WHAT IS EXPECTED
Copy each record exactly as it reads, leaving out any pictures it holds.

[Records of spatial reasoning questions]
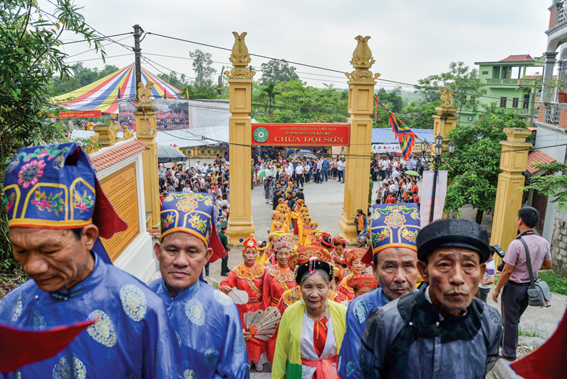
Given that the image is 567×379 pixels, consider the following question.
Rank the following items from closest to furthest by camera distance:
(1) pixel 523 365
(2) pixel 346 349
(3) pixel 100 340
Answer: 1. (1) pixel 523 365
2. (3) pixel 100 340
3. (2) pixel 346 349

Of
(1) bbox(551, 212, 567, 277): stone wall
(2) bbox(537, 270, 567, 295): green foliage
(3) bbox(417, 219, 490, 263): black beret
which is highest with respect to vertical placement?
(3) bbox(417, 219, 490, 263): black beret

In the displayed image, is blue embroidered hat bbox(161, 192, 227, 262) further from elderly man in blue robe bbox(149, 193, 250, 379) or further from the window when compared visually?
the window

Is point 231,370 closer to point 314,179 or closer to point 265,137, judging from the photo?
point 265,137

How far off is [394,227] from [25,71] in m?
4.31

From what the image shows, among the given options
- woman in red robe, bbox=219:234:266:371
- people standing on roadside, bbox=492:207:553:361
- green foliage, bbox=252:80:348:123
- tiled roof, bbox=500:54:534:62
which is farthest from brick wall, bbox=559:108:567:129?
tiled roof, bbox=500:54:534:62

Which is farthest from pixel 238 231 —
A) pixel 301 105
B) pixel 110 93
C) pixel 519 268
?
pixel 301 105

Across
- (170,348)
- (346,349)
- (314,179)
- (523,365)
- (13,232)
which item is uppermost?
(13,232)

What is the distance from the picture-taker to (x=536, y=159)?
500 inches

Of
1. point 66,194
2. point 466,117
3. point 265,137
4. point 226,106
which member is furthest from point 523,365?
point 466,117

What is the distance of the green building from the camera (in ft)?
123

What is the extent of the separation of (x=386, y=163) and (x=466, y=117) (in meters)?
19.0

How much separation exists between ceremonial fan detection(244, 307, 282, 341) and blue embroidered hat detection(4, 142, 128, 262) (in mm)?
2968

SOLUTION
Given that the image is 567×379 pixels, consider the following question.
Rank the following items from closest to furthest by camera distance:
(1) pixel 523 365
(2) pixel 346 349
(3) pixel 100 340
Answer: 1. (1) pixel 523 365
2. (3) pixel 100 340
3. (2) pixel 346 349

Of
(1) bbox(551, 212, 567, 277): stone wall
(2) bbox(537, 270, 567, 295): green foliage
(3) bbox(417, 219, 490, 263): black beret
which is highest with respect to vertical placement?
(3) bbox(417, 219, 490, 263): black beret

In the displayed image, is blue embroidered hat bbox(161, 192, 227, 262) further from elderly man in blue robe bbox(149, 193, 250, 379) or further from the window when compared visually?
the window

Is point 231,370 closer to point 314,179 or closer to point 265,137, judging from the photo?
point 265,137

How far off is [394,227] from [25,71] in m?
4.31

From what the image shows, among the given options
- woman in red robe, bbox=219:234:266:371
- people standing on roadside, bbox=492:207:553:361
- green foliage, bbox=252:80:348:123
- tiled roof, bbox=500:54:534:62
which is farthest from brick wall, bbox=559:108:567:129?
tiled roof, bbox=500:54:534:62

Which is farthest from pixel 238 231 —
A) pixel 301 105
B) pixel 110 93
C) pixel 519 268
?
pixel 301 105

Across
- (170,348)
- (346,349)
- (314,179)
- (523,365)
- (13,232)
which item is uppermost?
(13,232)

What is the distance from the picture-taker to (x=536, y=159)?
500 inches

Of
1. point 66,194
2. point 466,117
3. point 265,137
4. point 226,106
which member is furthest from point 523,365?
point 466,117

What is the distance of the green building from the camera (in ft)?
123

What is the extent of the separation of (x=386, y=163) and (x=466, y=117) (in meters)?
19.0

How much separation exists between ceremonial fan detection(244, 307, 282, 341) and blue embroidered hat detection(4, 142, 128, 262) (in mm)?
2968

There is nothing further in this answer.